Layoffs and Work Sharing
Your relationship with your Ontario Employees is governed by the Employment Standards Act (“ESA”) and the Common Law.
The ESA allows you to temporarily layoff employees, and to enter work sharing agreements. However, this is subject to some ESA and Common Law restrictions, which I will discuss below.
If your business is federally regulated, then it is governed by the Canada Labour Code (“CLC”) for employment purposes, but the same common law rules apply. I will explain the differences for CLC workplaces below.
The Meaning of “Temporary Layoff” Under the ESA:
An employee is on temporary layoff when an employer temporarily cuts back or stops the employee’s work (e.g. laying someone off at times when there is not enough work to do), with the understanding that the employee will be recalled within a certain period of time.
The mere fact that the employer does not specify a recall date when laying the employee off does not necessarily mean that the layoff is not temporary.
Should the layoff exceed the maximum period of time allowed under the ESA, it will transform into a termination at law.
For the purposes of the termination provisions of the ESA, a “week of layoff” is a week in which the employee earns less than half of what he or she would ordinarily earn (or earns on average) in a week.
A week of layoff does not include any week in which the employee did not work for one or more days because the employee was not able or available to work, was subject to disciplinary suspension, or was not provided with work because of a strike or lockout at his or her place of employment or elsewhere.
Under the ESA, a “Temporary Layoff” can Last:
- not more than 13 weeks of layoff in any period of 20 consecutive weeks;
- more than 13 weeks in any period of 20 consecutive weeks, but less than 35 weeks of layoff in any period of 52 consecutive weeks, where:
- the employee continues to receive substantial payments from the employer;
- the employer continues to make payments for the benefit of the employee under a legitimate group or employee insurance plan (such as a medical or drug insurance plan) or a legitimate retirement or pension plan;
- the employee receives supplementary unemployment benefits;
- the employee would be entitled to receive supplementary unemployment benefits but isn’t receiving them because he or she is employed elsewhere;
- the employer recalls the employee to work within the time frame approved by the Director of Employment Standards;
- the employer recalls the employee within the time frame set out in an agreement with an employee who is not represented by a trade union;
- the employee continues to receive substantial payments from the employer;
- a layoff longer than a layoff described in ‘b’ where the employer recalls an employee who is represented by a trade union within the time set out in an agreement between the union and the employer.
Benefits and Pension Contributions:
An employer is not required to continue benefits unless it intends to extend the duration of the layoff past the initial 13-week period described above.
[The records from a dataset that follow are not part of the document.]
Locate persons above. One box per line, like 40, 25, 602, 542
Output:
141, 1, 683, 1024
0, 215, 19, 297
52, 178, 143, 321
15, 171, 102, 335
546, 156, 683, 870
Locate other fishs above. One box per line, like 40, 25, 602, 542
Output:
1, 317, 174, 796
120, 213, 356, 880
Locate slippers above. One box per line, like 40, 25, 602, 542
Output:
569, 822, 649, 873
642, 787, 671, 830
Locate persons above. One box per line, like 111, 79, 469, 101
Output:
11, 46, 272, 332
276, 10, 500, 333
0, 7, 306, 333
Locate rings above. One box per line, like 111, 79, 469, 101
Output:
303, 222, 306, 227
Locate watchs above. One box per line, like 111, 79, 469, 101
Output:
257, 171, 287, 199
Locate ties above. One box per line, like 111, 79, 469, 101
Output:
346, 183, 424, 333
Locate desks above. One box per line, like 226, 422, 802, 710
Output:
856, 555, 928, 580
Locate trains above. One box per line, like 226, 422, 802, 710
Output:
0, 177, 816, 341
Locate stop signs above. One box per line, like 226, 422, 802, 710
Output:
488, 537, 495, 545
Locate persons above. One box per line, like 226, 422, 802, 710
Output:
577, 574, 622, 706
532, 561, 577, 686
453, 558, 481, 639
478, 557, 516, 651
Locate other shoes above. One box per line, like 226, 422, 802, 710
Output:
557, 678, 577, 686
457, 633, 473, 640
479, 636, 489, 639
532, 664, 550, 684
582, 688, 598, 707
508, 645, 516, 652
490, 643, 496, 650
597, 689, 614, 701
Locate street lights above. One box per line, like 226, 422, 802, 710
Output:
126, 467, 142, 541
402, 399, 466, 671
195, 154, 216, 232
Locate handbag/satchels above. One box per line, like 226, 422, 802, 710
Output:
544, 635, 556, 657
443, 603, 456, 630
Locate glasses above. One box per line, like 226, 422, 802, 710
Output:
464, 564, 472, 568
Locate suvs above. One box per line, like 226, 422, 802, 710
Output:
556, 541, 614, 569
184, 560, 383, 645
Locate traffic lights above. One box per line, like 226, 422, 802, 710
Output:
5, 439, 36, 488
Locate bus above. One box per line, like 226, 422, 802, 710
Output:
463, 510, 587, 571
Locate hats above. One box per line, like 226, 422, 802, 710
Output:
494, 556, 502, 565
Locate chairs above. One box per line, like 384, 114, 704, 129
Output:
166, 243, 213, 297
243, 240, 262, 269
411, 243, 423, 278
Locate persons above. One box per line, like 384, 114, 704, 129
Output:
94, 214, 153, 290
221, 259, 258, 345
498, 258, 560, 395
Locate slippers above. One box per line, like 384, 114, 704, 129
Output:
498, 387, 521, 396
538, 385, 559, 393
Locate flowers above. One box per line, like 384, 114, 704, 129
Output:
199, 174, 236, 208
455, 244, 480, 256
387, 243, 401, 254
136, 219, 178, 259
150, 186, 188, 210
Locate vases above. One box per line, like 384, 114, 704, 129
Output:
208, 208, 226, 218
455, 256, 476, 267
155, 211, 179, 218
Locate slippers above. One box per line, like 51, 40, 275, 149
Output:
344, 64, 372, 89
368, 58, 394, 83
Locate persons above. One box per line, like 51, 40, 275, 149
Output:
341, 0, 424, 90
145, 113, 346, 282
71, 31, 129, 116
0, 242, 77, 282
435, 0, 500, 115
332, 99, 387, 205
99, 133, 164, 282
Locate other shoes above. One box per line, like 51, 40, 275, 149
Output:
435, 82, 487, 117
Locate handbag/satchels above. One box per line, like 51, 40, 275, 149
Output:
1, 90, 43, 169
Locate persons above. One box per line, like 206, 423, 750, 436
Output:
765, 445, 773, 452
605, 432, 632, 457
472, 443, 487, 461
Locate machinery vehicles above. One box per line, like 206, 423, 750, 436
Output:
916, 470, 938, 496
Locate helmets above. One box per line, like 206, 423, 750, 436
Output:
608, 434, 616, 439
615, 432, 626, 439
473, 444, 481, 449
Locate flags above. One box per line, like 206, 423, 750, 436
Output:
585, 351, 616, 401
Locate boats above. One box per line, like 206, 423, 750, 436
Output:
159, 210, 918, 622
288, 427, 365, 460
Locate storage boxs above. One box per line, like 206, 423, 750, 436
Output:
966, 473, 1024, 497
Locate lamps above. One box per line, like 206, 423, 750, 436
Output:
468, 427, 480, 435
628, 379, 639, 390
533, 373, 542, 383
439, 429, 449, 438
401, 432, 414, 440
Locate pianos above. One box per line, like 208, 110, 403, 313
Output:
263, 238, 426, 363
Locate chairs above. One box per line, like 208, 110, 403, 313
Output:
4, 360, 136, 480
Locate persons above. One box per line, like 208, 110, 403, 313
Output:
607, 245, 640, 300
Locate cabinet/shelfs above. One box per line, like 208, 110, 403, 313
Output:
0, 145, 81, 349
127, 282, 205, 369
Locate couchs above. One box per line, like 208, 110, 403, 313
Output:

In such a case, the employee must agree in writing to these payments in lieu of a firm limit on the length of the layoff.
Written Notice and Temporary Layoff:
Employers are not required under the ESA to provide employees with a written notice of a temporary layoff, nor do they have to provide a reason for the layoff. They may, however, be required to do these things under a collective agreement or an employment contract. However, there must be clear communication to the effect that it is intended to be temporary and in compliance with the ESA.
Deemed Termination if ESA Layoff Period Exceeded:
If an employee is laid off for a period longer than a temporary layoff as set out above, the employer is considered to have terminated the employee’s employment. Generally, the employee will then be entitled to ESA pay in lieu of notice, ESA Severance if the annual payroll is greater than 2.5m dollars and the employee’s length of service is greater than five years, and Common Law pay in lieu of reasonable notice (unless they have signed an employment contract waiving their right to reasonable notice).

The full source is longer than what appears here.